We now have all the clue numbers except two across ones, G + 9 and G + 11, both in the range [28, 32], so G is in the range [19, 21]; 19 is taken by M, so G is one of {20, 21}. If G is 21 then 27ac = G/(E + N) = 21/14 = 1.5 (a finite decimal), but that would occupy only three cells, not four as the preamble stipulates. Therefore G = 20. The only unassigned numbers are now {4, 17, 18, 21, 24}. For 5ac = (Z + 8)⁶, (17 + 8)⁶ = 244140625 has nine digits, more than the maximum eight stipulated, so Z = 4.

For 31ac we have the value (G + R − E + N)ADA = 170625, so 31dn = PYX = 115X also has to start with 1. For X in {17, 18, 21, 24}, the corresponding values are {1955, 2070, 2415, 2760}, so X = 17.

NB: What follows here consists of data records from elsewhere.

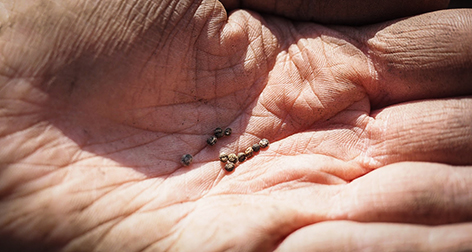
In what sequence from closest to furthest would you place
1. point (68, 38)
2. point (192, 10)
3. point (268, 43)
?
point (68, 38) < point (192, 10) < point (268, 43)

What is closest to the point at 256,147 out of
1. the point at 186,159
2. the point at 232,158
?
the point at 232,158

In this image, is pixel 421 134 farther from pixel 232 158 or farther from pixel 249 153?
pixel 232 158

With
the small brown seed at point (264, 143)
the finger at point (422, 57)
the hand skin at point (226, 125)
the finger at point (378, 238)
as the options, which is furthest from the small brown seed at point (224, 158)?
the finger at point (422, 57)

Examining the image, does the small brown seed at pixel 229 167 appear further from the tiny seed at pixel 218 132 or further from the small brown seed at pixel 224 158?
the tiny seed at pixel 218 132

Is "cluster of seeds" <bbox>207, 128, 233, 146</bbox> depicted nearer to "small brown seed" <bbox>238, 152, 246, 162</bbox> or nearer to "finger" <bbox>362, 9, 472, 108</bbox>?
"small brown seed" <bbox>238, 152, 246, 162</bbox>

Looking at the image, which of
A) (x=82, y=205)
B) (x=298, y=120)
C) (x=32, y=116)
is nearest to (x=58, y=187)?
(x=82, y=205)

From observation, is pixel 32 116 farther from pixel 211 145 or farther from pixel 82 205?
pixel 211 145
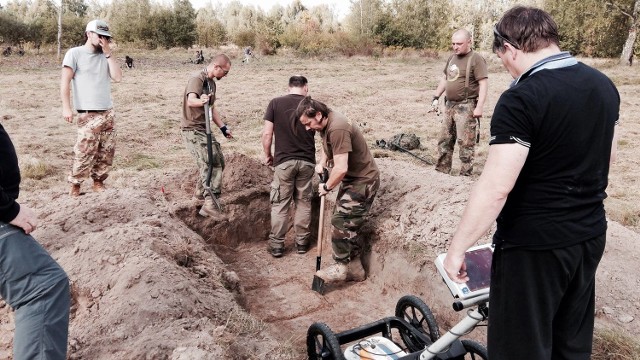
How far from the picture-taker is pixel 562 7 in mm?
26125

There are 23 across clues and because of symmetry the 12th one, 25ac = 49.28 must go in the middle of the middle row of the grid. The entries before and after it must have the same length, being symmetrical opposites. They are 23ac = 22/165 or 2/15 (6 or 4 cells) and 27ac = 20/14 or 10/7 (5 or 4 cells); neither can be a finite decimal, being 0.1333333… and 1.4285714… respectively. To be the same length, they must be entered as 2/15 and 10/7.

We now have almost all the clue answers/entries, and from symmetry we know the lengths of the missing across ones: 1ac = 161051, 5ac = 2985984, 10ac = 406.125, 12ac = _____, 13ac = 1105, 15ac = 681503, 16ac = 56006721, 19ac = 24137569, 20ac = 738639, 21ac = 725760, 23ac = 2/15, 25ac = 49.28, 27ac = 10/7, 29ac = ______, 31ac = 170625, 33ac = 16777559, 37ac = 33534749, 38ac = 326592, 39ac = 1904, 40ac = 651.7, 41ac = 912.673, 42ac = _______, 43ac = 234256; 1dn = 1485172, 2dn = 161078, 3dn = 0.008, 4dn = 5156/343, 5dn = 25/243, 6dn = 83853, 7dn = 5.12, 8dn = 9150570, 9dn = 45369, 11dn = 161172, 14dn = 1729, 17dn = 266/23, 18dn = 23/169, 22dn = 287/3123, 24dn = 1679616, 26dn = ?, 28dn = 7529536, 30dn = 153/92, 31dn = 1955, 32dn = 607062, 33dn = 10368, 34dn = 70972, 35dn = 149.4, 36dn = 85.8.

The grid has 13 columns, so the only way of fitting the 23 across answers into the 13 rows is to combine them in rows with entry lengths as follows: 6&7, 7&5, 4&6, 8, 8, 6&6, 4&5&4, 6&6, 8, 8, 6&4, 5&7, 7&6. Thus the top row is filled with 1ac = 161051 and 5ac = 2985984, which gives unique starting positions for down answers 2dn to 9dn, and the rest of the grid can be built up as shown here.

From this, we see that 42ac = 2V⁵ is in the range [8068202, 8968292], so V is between (8068202/2)^1/5 ≈ 20.9 and (8968292/2)^1/5 ≈ 21.4, ie V = 21, which makes 42ac = 8168202 and 29ac = 916839.

Now 26dn = 3J⁴ is 99532_, so J is between (995320/3)^1/4 ≈ 23.99995 and (995329/3)^1/4 ≈ 24.000006, ie J = 24 and 26dn = 995328. The only remaining variable is Q = 18, making 12ac = 3.125, and the grid is complete.